# Формулировка задания:
Воспроизведите дословно фрагмент исходного текста о политике США на Ближнем Востоке: от «Питер Краузе уверен, что» до «организацию [ibid.: 227-229].» включительно.

# Исходный текст:
>>>>
В изложении точки зрения одного из неоконсерваторов Эллиота Абрамса подчеркивается мысль, что “несмотря на культурные и исторические различия с Западом, граждане арабского мира ценят демократию и жаждут ее так же, как и в других странах”[25]. Это же относится и к исламистам, участие которых в правительствах сделает их более умеренными, а исключение вызовет лишь отторжение и мятеж. Отсюда – “повестка свободы” для арабского мира как главный императив американской политики. С этих позиций подвергалась критике Кондолиза Райс, поскольку она продвигала израильско-палестинский мир “за счет повестки свободы”[26]. Наоборот, израильско-палестинский мир должен быть подчинен “повестке свободы”, тогда как “независимое и суверенное палестинское государство нереалистично и нежизнеспособно”, поэтому его надо привязать к Иордании[27].

Питер Краузе уверен, что ДАИШ угрожает некоторым интересам США на Ближнем Востоке, хотя для самых главных из них критической опасности нет. Главные интересы состоят в недопущении появления здесь регионального гегемона и противодействии ядерному распространению [Krause 2018: 227]. В этом плане шансы боевиков на успешный захват ядерного боезаряда и его приведение в действие оцениваются как низкие, а на его самостоятельное создание – как совсем ничтожные. Для свободного транзита нефти ДАИШ – незначительная угроза, для безопасности американских союзников в регионе – от небольшой до средней. Серьезную угрозу, по Краузе, ДАИШ представляет для таких интересов США, как обеспечение мира и стабильности в регионе и предотвращение террористических атак. Наилучший способ их парировать – уничтожить саму организацию [ibid.: 227-229].

С начала текущего столетия у аналитиков повышенное внимание привлечено к вопросу о том, будет ли “мир веры” занимать более весомое место в глобальном социуме. Приведем в качестве примера доклад Национального совета США по разведке “Карта будущего: Проект 2020” (в 2005 г. он был опубликован на русском языке). С тех пор появилось еще два аналогичных исследования, но с позиций сегодняшнего дня любопытен именно ретроспективный взгляд: каким виделось будущее почти полтора десятилетия назад большой группе крупных экспертов из разных стран, объединенных под эгидой американского разведывательного сообщества.
<<<<
# Данные для проверки:
>>>>
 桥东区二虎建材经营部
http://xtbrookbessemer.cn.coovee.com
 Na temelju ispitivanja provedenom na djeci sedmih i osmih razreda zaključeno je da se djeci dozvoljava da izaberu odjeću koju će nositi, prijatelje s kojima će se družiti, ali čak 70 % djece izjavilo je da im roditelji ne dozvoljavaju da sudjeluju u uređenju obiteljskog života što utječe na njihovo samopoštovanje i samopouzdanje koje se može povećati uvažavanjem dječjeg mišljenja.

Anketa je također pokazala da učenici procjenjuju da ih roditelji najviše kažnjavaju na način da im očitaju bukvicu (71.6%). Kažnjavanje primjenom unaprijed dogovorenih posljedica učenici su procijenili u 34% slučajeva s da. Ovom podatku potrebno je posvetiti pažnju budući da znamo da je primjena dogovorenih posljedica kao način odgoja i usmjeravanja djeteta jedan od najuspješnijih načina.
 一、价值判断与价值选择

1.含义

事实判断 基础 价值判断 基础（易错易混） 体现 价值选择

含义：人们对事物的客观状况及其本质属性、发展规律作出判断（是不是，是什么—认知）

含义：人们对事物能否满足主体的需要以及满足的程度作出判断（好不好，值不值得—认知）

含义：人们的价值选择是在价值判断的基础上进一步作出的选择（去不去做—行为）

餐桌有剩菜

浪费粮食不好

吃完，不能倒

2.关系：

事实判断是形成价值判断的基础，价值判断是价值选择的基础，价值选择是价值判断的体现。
<<<<
>>>>
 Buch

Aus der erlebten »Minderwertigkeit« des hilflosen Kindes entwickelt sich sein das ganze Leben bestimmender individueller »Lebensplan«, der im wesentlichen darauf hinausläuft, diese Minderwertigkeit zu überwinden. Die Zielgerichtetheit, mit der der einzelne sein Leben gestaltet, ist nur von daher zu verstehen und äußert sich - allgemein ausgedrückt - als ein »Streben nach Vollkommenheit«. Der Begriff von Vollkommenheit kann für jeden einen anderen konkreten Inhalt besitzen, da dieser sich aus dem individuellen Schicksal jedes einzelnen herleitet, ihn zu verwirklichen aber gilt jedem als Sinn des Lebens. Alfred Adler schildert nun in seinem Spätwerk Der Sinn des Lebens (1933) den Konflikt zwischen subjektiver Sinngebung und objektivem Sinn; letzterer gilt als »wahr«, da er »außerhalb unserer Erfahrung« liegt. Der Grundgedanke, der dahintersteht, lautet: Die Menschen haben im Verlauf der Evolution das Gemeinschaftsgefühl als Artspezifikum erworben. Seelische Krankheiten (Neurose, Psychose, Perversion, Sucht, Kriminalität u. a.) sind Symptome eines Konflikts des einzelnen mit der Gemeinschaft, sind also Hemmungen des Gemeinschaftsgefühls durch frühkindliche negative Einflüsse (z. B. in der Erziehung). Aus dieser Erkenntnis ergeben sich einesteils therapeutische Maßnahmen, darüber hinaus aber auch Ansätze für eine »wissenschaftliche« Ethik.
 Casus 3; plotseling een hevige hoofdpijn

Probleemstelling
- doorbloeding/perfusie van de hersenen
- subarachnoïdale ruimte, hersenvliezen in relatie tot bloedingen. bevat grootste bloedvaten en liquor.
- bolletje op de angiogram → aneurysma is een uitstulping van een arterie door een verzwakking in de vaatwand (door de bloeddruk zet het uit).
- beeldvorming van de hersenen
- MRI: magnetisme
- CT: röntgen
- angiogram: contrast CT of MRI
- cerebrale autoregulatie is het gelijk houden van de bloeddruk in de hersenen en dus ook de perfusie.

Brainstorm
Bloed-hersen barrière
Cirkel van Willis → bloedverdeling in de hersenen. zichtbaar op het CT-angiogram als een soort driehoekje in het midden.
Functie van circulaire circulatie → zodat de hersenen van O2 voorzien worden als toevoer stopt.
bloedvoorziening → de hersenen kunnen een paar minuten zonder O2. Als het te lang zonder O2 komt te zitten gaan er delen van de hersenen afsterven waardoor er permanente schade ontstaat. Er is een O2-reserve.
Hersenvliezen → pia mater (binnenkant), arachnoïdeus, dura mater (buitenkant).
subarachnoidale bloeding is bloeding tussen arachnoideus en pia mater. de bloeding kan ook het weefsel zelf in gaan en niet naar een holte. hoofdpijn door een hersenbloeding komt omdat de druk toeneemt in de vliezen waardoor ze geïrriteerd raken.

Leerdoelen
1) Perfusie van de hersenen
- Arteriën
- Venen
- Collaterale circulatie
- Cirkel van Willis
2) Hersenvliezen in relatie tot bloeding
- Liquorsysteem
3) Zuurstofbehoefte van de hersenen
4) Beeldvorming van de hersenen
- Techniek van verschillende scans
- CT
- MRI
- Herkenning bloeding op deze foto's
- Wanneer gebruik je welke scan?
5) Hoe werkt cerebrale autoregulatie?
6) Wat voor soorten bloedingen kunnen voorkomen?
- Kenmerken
<<<<
# Поле для ответа:
Питер Краузе уверен, что ДАИШ угрожает некоторым интересам США на Ближнем Востоке, хотя для самых главных из них критической опасности нет. Главные интересы состоят в недопущении появления здесь регионального гегемона и противодействии ядерному распространению [Krause 2018: 227]. В этом плане шансы боевиков на успешный захват ядерного боезаряда и его приведение в действие оцениваются как низкие, а на его самостоятельное создание – как совсем ничтожные. Для свободного транзита нефти ДАИШ – незначительная угроза, для безопасности американских союзников в регионе – от небольшой до средней. Серьезную угрозу, по Краузе, ДАИШ представляет для таких интересов США, как обеспечение мира и стабильности в регионе и предотвращение террористических атак. Наилучший способ их парировать – уничтожить саму организацию [ibid.: 227-229].